(WHAT THE TASK REQUIRES) Exactly the lines below from the line with "ActiveOrganic Riscova tomatoes" through the line with "Спасенный из контактного" must make up the answer, both ends included and pictures left out.

(AVAILABLE RECORDS)
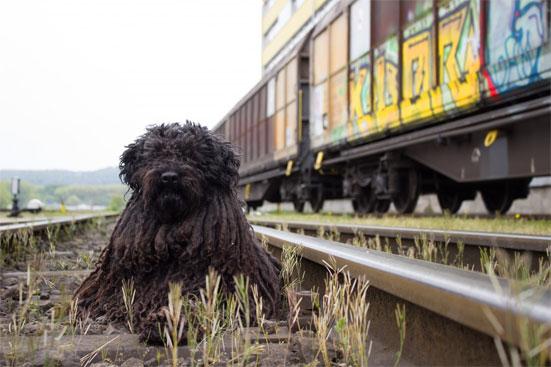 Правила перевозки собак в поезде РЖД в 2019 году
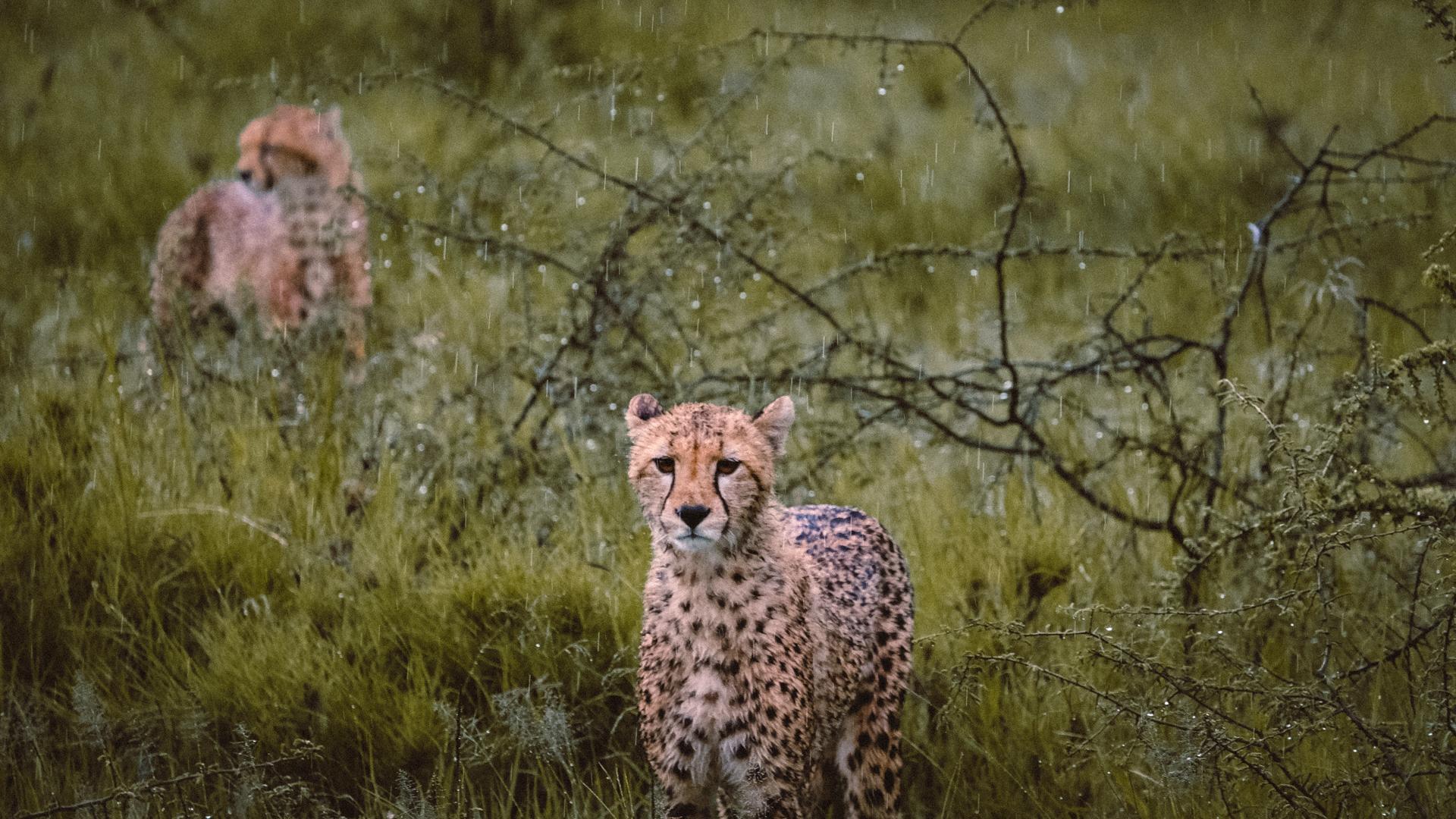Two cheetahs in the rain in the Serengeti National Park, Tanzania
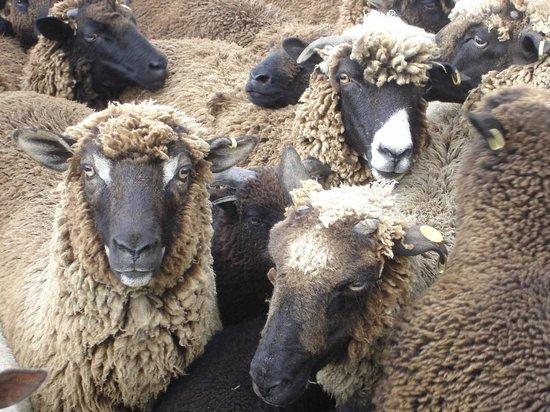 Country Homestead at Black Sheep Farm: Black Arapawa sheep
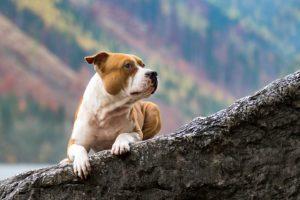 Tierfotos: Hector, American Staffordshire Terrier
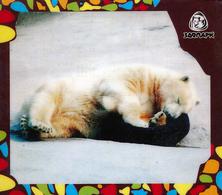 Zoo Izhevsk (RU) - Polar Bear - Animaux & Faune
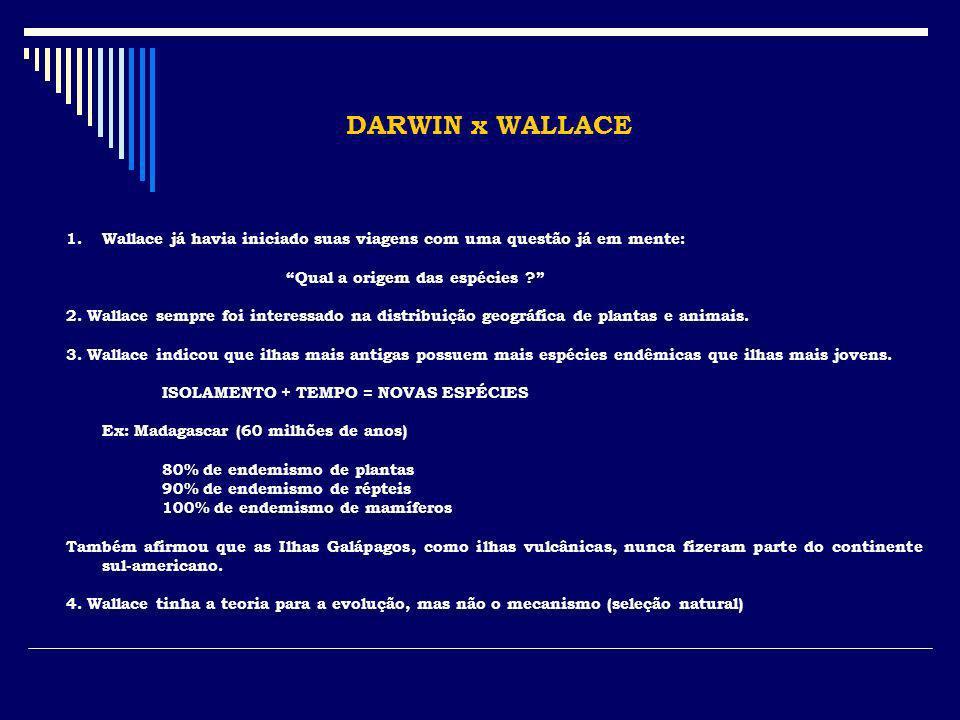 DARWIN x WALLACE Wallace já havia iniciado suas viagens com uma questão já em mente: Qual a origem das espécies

---

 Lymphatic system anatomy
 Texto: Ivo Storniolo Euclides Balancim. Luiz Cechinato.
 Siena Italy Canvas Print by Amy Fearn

---

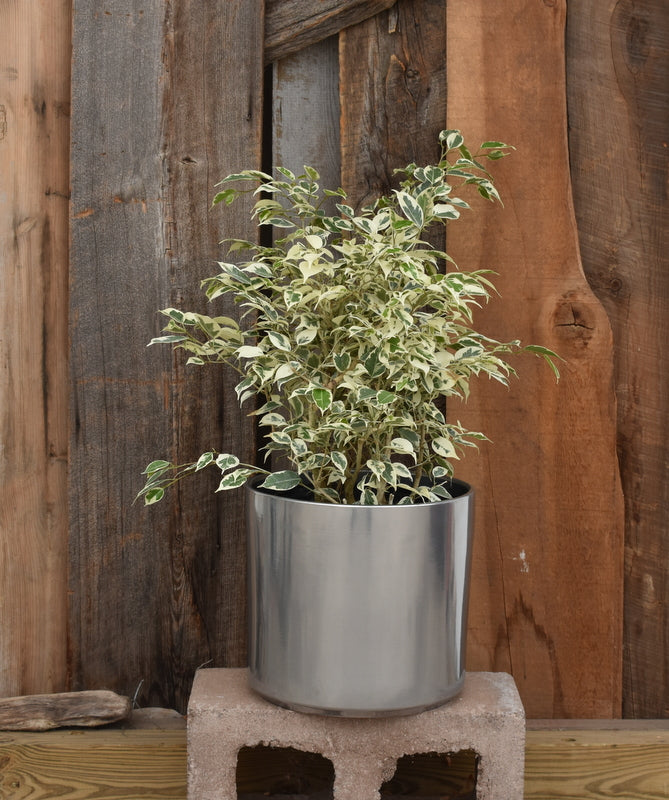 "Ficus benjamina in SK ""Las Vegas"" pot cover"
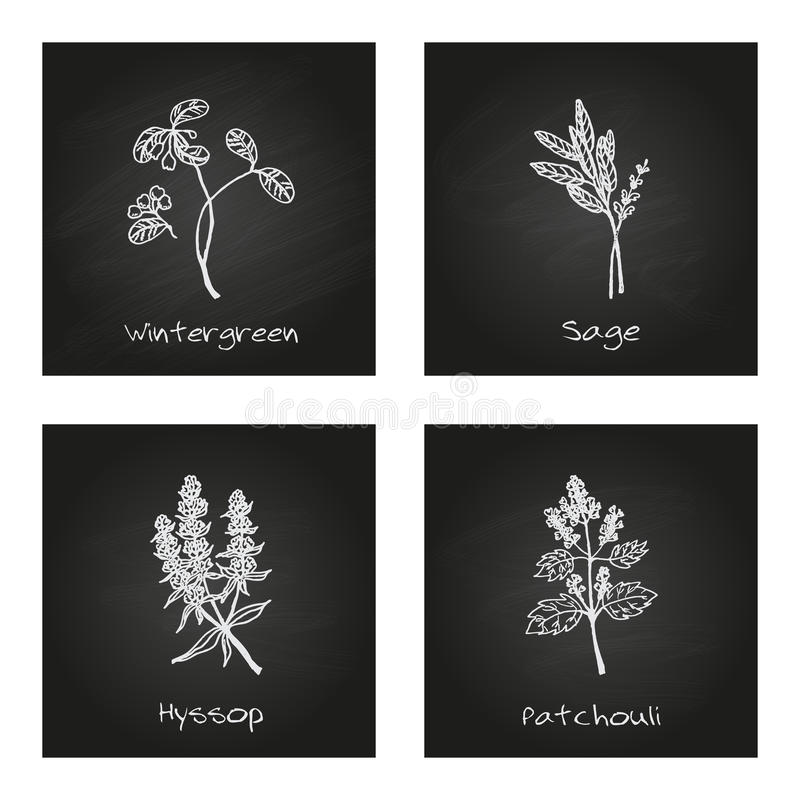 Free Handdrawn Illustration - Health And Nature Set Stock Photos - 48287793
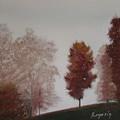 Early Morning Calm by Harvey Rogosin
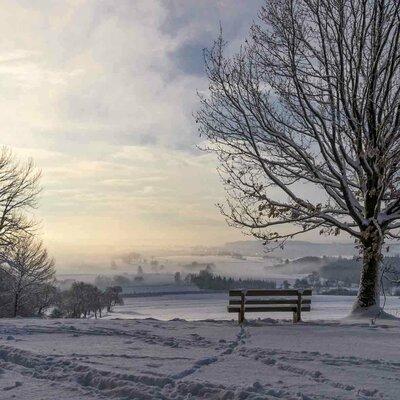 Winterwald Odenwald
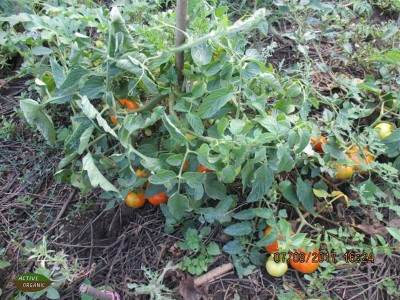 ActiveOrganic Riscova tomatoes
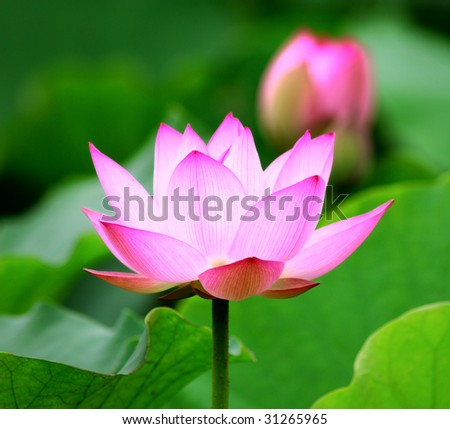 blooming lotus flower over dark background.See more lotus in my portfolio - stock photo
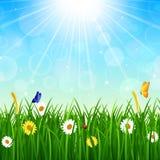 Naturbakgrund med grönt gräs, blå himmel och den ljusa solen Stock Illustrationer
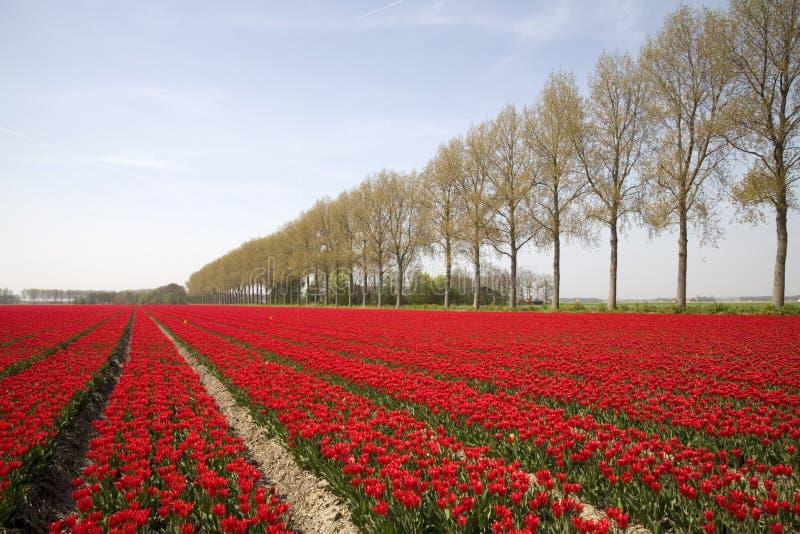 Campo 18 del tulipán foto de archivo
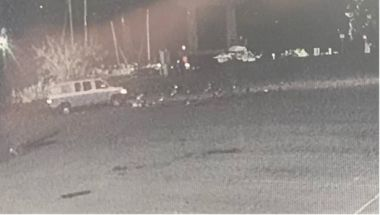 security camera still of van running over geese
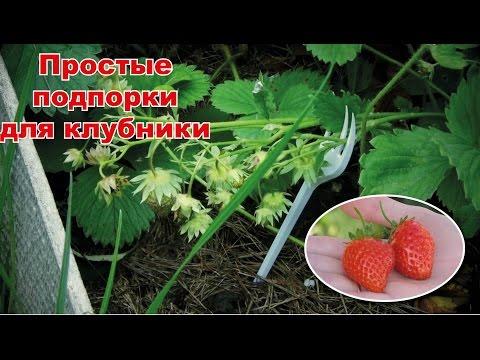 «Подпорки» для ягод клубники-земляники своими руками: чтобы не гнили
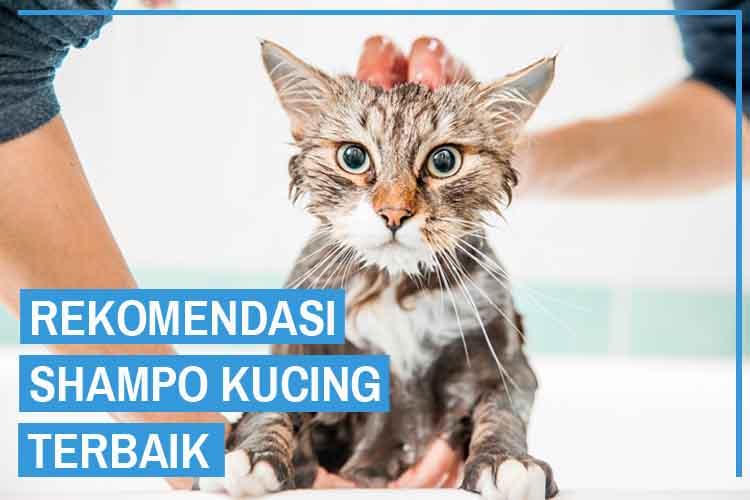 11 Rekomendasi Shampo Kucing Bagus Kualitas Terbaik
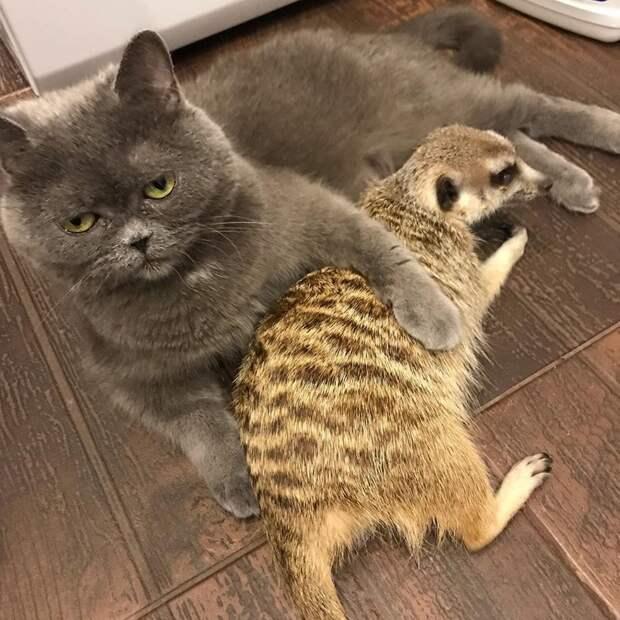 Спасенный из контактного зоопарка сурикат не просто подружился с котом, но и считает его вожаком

(ANSWER SECTION)
 ActiveOrganic Riscova tomatoes
 blooming lotus flower over dark background.See more lotus in my portfolio - stock photo
 Naturbakgrund med grönt gräs, blå himmel och den ljusa solen Stock Illustrationer
 Campo 18 del tulipán foto de archivo
 security camera still of van running over geese
 «Подпорки» для ягод клубники-земляники своими руками: чтобы не гнили
 11 Rekomendasi Shampo Kucing Bagus Kualitas Terbaik
 Спасенный из контактного зоопарка сурикат не просто подружился с котом, но и считает его вожаком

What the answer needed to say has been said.